THE EXERCISE
Reproduce every one of the records below line for line, and leave the pictures out of your copy.

MATERIAL PROVIDED

---

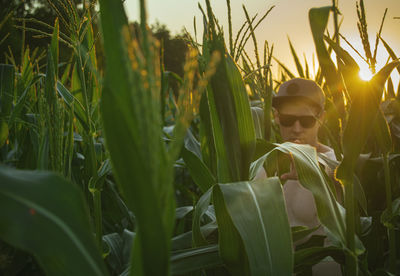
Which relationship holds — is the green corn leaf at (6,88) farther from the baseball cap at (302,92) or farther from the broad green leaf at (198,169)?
the baseball cap at (302,92)

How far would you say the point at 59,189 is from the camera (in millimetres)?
563

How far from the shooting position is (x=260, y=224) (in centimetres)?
83

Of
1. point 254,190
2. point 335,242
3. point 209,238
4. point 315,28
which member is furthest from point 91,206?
point 315,28

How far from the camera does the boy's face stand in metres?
2.08

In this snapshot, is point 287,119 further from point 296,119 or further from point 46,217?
point 46,217

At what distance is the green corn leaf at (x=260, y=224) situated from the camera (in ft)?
2.58

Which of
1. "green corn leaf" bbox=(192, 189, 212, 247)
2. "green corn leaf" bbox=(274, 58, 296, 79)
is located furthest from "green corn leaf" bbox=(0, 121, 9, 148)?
"green corn leaf" bbox=(274, 58, 296, 79)

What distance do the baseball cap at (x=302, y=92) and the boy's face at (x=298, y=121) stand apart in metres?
0.03

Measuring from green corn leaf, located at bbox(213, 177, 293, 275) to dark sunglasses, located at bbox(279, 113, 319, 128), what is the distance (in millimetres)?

---

FINAL ANSWER
Which relationship holds — is the green corn leaf at (6,88) farther from the baseball cap at (302,92) or farther from the broad green leaf at (198,169)?
the baseball cap at (302,92)

How far would you say the point at 59,189 is from the camera (in millimetres)?
563

How far from the shooting position is (x=260, y=224) (in centimetres)?
83

Of
1. point 254,190
2. point 335,242
3. point 209,238
4. point 315,28
which member is furthest from point 91,206?
point 315,28

How far from the camera does the boy's face stand in metres?
2.08

In this snapshot, is point 287,119 further from point 296,119 or further from point 46,217?
point 46,217

At what distance is the green corn leaf at (x=260, y=224) situated from the camera (in ft)?
2.58

Which of
1. "green corn leaf" bbox=(192, 189, 212, 247)
2. "green corn leaf" bbox=(274, 58, 296, 79)
is located furthest from "green corn leaf" bbox=(0, 121, 9, 148)?
"green corn leaf" bbox=(274, 58, 296, 79)

What distance do the baseball cap at (x=302, y=92) and the boy's face at (x=298, y=121) stand apart in metres?
0.03

Measuring from green corn leaf, located at bbox(213, 177, 293, 275) to dark sunglasses, located at bbox(279, 113, 319, 128), what is the distance (in millimetres)?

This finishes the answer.